- _TASK DESCRIPTION_
Continue the NumPy tutorial notebook from the point where it ends.

- _EXCERPTED TEXT_
# # #

# NumPy

This notebook presents [NumPy](https://numpy.org), the main scientific package of Python (see also [SciPy](https://docs.scipy.org/doc/scipy/reference/index.html)).<br> NumPy allows very fast operations on vectors and arrays.

The outline is the following:
* Arrays
* Copy
* Shaping
* Concatenation
* Indexing & slicing
* Splitting
* Operations
* Broadcasting
* Boolean masks
* Advanced indexing

For further reference, check the [Python Data Science Handbook](https://jakevdp.github.io/PythonDataScienceHandbook/index.html).

In [1]:
import numpy as np

## Arrays

In [23]:
# from a list
a = np.array([0, 4, 2])
b = np.array([1, 2, 5.])
c = np.array(["alberton", "barbara", "carol"])

In [24]:
a

array([0, 4, 2])

In [25]:
len(a)

3

In [26]:
print(a.dtype)

int32


In [27]:
b

array([1., 2., 5.])

# # #

[Stored data entries]
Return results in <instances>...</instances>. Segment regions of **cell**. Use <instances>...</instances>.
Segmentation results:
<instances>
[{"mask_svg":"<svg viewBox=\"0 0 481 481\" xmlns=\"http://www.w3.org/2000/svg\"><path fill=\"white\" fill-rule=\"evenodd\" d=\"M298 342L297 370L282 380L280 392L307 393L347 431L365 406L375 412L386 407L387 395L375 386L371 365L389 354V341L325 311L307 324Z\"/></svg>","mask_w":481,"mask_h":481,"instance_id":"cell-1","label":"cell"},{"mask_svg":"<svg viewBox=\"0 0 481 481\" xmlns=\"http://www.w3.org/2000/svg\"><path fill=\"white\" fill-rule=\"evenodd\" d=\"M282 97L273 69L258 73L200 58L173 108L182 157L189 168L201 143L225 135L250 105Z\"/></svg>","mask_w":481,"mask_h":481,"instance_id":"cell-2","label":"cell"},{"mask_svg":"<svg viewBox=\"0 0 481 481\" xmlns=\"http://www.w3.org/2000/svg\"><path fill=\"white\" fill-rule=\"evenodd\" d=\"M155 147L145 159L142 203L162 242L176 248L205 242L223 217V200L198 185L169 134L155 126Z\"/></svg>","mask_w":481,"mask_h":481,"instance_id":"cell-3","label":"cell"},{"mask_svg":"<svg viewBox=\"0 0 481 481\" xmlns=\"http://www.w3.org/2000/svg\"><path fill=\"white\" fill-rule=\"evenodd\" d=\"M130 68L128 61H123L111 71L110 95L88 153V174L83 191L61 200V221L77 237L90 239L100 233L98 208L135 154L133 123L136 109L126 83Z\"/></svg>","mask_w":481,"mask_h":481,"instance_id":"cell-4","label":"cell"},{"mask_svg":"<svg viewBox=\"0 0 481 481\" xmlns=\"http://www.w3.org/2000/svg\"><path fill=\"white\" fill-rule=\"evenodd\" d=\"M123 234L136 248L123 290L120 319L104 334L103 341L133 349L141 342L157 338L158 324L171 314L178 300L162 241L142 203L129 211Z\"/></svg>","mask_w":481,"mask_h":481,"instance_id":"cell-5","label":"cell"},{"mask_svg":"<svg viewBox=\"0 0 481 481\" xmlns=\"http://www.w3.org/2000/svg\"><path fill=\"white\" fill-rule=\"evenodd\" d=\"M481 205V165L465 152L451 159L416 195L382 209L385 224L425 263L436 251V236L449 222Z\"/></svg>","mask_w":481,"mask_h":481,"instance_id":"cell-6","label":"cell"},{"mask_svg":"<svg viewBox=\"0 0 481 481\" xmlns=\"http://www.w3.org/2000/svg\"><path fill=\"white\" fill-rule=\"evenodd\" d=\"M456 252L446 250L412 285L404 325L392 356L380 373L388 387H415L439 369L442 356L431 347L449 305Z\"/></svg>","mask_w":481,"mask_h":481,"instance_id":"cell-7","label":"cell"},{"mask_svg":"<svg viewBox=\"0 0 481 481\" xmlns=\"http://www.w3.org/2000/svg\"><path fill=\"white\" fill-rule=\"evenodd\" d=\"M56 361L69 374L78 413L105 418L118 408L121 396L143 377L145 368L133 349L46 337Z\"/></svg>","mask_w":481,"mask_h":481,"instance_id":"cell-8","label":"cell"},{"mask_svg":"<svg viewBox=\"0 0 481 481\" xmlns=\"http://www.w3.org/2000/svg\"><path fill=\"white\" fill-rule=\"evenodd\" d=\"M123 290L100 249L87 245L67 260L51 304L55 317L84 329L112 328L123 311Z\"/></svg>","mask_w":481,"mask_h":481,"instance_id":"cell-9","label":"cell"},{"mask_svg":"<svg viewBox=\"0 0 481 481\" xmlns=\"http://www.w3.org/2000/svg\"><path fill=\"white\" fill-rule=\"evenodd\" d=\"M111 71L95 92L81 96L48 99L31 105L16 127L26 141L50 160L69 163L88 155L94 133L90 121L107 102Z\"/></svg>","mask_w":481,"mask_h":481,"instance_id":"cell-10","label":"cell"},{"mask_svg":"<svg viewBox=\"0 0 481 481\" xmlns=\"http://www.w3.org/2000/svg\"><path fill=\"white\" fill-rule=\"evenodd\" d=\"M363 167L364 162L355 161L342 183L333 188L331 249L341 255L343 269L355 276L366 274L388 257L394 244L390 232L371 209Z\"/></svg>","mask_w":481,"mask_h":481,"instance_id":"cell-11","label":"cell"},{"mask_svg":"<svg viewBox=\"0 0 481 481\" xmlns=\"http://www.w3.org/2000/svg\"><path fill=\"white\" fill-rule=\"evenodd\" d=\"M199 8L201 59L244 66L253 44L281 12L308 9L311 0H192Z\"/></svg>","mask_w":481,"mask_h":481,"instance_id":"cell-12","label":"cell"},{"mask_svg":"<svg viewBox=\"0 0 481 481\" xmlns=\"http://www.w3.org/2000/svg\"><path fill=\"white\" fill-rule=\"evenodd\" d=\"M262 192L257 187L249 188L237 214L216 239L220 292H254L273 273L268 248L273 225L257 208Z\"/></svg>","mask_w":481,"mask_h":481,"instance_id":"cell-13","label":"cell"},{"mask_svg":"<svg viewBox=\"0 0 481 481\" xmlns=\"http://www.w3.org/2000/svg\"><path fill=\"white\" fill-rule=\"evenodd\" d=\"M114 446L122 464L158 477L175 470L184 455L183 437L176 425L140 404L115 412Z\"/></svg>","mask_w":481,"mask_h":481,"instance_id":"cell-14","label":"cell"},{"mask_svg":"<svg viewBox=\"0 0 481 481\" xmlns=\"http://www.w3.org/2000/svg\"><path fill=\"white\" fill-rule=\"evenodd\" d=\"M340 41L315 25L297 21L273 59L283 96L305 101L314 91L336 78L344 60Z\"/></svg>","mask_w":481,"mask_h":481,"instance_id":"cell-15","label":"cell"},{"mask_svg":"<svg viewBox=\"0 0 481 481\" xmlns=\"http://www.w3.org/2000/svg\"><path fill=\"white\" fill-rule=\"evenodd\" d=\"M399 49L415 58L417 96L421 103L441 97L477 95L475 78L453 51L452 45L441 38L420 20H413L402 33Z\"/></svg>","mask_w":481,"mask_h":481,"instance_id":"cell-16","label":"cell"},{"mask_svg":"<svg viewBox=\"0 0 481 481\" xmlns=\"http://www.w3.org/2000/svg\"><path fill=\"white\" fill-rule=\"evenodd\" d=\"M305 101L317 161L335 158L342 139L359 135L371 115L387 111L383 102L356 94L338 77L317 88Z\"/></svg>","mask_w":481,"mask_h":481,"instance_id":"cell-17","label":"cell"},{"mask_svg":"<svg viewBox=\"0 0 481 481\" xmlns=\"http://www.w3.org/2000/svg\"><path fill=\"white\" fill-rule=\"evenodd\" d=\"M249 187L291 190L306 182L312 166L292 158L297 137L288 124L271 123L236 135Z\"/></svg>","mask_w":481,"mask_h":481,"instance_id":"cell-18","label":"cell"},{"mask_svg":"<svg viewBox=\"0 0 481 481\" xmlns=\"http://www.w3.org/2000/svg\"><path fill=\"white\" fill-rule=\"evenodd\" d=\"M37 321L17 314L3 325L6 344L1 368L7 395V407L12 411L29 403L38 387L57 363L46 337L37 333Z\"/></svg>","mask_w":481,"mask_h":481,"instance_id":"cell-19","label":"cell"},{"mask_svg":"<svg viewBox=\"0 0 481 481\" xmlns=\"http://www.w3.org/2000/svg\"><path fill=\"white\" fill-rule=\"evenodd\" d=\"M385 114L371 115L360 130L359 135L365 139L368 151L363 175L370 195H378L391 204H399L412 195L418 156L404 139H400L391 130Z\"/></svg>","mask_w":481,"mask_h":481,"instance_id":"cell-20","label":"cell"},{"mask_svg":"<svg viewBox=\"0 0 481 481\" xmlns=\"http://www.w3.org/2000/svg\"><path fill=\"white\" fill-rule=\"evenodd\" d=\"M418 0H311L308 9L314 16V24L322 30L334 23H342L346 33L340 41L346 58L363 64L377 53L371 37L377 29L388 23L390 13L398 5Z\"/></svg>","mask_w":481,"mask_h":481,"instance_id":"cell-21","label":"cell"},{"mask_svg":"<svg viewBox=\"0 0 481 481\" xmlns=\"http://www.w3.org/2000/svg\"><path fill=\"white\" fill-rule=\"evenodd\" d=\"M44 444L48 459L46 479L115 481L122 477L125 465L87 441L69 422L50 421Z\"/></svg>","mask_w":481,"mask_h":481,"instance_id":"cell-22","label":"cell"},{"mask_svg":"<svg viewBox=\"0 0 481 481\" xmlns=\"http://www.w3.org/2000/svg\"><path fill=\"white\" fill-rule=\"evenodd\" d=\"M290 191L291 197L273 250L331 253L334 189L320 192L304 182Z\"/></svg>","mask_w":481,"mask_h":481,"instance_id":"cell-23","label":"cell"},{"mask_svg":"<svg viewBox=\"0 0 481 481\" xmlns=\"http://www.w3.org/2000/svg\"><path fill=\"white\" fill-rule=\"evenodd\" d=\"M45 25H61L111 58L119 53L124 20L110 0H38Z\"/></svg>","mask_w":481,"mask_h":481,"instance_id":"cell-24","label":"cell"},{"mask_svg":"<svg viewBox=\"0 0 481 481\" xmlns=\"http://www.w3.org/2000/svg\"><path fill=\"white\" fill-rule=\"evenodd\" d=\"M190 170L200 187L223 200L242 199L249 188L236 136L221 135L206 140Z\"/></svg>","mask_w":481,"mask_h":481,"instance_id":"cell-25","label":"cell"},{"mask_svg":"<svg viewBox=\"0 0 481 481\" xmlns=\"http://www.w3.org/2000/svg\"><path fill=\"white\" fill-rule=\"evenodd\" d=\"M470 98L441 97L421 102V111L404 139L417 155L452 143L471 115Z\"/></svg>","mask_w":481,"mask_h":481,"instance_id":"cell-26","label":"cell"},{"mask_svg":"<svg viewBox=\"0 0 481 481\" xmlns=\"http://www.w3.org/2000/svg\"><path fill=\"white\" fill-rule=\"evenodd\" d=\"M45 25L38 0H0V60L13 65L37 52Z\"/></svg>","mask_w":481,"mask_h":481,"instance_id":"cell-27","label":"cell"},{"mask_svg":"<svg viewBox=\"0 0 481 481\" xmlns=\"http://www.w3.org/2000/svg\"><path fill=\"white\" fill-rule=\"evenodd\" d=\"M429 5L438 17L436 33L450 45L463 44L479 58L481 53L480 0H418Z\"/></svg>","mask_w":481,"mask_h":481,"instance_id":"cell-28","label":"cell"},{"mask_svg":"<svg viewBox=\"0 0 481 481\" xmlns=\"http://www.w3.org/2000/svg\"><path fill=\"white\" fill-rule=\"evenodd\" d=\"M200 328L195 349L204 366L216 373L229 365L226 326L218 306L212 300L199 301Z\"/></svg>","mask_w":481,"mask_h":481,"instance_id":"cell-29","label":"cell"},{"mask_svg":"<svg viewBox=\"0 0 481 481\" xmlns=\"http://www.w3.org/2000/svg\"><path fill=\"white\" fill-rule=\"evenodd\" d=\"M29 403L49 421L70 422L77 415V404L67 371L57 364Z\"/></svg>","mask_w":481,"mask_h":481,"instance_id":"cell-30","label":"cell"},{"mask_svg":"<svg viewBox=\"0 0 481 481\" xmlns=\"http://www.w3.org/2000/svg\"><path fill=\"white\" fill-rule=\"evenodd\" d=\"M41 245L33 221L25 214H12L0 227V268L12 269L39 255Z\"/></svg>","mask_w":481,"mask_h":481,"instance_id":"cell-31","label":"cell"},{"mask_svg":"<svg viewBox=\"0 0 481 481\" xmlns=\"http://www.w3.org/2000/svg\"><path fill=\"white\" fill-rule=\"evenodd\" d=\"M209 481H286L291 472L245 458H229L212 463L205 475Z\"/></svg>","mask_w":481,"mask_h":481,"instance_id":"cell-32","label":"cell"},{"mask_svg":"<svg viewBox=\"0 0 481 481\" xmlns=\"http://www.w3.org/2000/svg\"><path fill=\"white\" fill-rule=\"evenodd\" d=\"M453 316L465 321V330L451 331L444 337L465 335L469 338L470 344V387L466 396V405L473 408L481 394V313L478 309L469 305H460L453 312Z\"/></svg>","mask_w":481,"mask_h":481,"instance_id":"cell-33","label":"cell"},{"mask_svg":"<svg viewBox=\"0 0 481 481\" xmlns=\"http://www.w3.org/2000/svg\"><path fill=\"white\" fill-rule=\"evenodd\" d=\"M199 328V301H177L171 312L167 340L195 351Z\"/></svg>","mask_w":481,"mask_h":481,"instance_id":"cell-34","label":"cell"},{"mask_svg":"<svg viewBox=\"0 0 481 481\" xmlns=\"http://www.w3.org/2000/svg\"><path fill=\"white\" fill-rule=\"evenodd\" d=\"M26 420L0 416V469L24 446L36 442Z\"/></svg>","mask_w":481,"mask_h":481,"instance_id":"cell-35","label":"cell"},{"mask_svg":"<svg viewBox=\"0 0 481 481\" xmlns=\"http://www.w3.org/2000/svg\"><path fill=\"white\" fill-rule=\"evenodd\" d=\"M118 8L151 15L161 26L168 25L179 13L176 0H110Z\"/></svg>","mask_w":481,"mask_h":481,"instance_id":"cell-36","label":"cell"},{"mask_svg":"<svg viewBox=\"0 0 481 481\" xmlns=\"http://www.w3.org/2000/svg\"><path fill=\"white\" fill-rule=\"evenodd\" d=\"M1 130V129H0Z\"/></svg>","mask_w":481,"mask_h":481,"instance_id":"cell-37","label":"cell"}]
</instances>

# # #

- _OUTPUT BELOW_
In [28]:
print(b.dtype)

float64


In [29]:
c

array(['alberton', 'barbara', 'carol'], dtype='<U8')

In [30]:
print(c.dtype)

<U8


In [31]:
# be careful with arrays of strings!
c[0] = "abracadabra"

In [32]:
c

array(['abracada', 'barbara', 'carol'], dtype='<U8')

In [33]:
c[0]

'abracada'

In [34]:
# specify type
c = np.array(["albert", "barbara", "carol"], dtype='<U32')

In [35]:
c[0] = "abracadabra"

In [36]:
c

array(['abracadabra', 'barbara', 'carol'], dtype='<U32')

In [37]:
# mixing types
d = np.array([1., 'albert', [2, 3, 4]], dtype=object)

In [38]:
d

array([1.0, 'albert', list([2, 3, 4])], dtype=object)

In [39]:
for element in d:
    print(type(element))

<class 'float'>
<class 'str'>
<class 'list'>


In [40]:
# init arrays
a = np.zeros(10)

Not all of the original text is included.